In another example, the researchers asked GPT-4 to write a short poem in which the last line uses the same words as the first, but in reverse order. Furthermore, they specified that all of the lines of the poem needed to make sense in both grammar and content. For example:

Darkness requires light,
Toward this truth our imagination takes flight.
But let us not forget, as we take solace,
Light requires Darkness.

Humans can easily handle this task: the above poem, terrible as it is, satisfies the prompt and took me less than a minute to compose. GPT-4, on the other hand, stumbled. When Bubeck’s team asked it to attempt the assignment, the chatbot started its poem with the line “I heard his voice across the crowd”—an ill-advised decision that led, inevitably, to the nonsensical concluding line “Crowd the across voice his heard I.” To succeed in this poem-writing challenge, you need to think about writing your last line before you compose your first. GPT-4 wasn’t able to peer into the future that way. “The model relies on a local and greedy process of generating the next word, without any global or deep understanding of the task or the output,” the researchers wrote.

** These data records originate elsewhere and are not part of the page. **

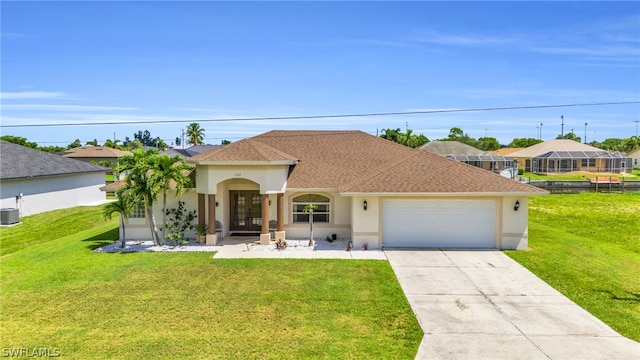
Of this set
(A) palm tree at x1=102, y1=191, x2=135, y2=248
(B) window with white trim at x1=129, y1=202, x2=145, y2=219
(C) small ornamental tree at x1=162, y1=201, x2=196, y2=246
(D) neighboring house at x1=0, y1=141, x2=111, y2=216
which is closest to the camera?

Bubeck’s team wasn’t the only one to explore the planning struggle. In December, a paper presented at Neural Information Processing Systems, a prominent artificial-intelligence conference, asked several L.L.M.s to tackle “commonsense planning tasks,” including rearranging colored blocks into stacks ordered in specific ways and coming up with efficient schedules for shipping goods through a network of cities and connecting roads. In all cases, the problems were designed to be easily solvable by people, but also to require the ability to look ahead to understand how current moves might alter what’s possible later. Of the models tested, GPT-4 performed best; even it was able to achieve only a twelve-per-cent success rate.

These problems with planning aren’t superficial. They can’t be fixed by making L.L.M.s bigger, or by changing how they’re trained. They reflect something fundamental about the way these models operate.

A system like GPT-4 is outrageously complicated, but one way to understand it is as a supercharged word predictor. You feed it input, in the form of text, and it outputs, one at a time, a string of words that it predicts will extend the input in a rational manner. (If you give a large language model the input “Mary had a little,” it will likely output “lamb.”) A.I. applications like ChatGPT are wrapped around large language models such as GPT-4. To generate a long response to your prompt, ChatGPT repeatedly invokes its underlying model, growing the output one word at a time.

To choose their words, language models start by running their input through a series of pattern recognizers, arranged into sequential layers. As the text proceeds through this exegetical assembly line, the model incrementally builds up a sophisticated internal representation of what it’s being asked about. It might help to imagine that the model has a vast checklist containing billions of possible properties; as the input text is processed by the model, it is checking off all of the properties that seem to apply. For example, if you provide GPT-4 with a description of a chessboard and ask it to make a move, the model might check off properties indicating that the input is about a game, that the game is chess, and that the user is asking for a move. Some properties might be related to more specific information, such as the fact that the board described in the input has a white knight on space E3; others might encode abstract observations, like the role that the white knight in space E3 is playing in protecting its king.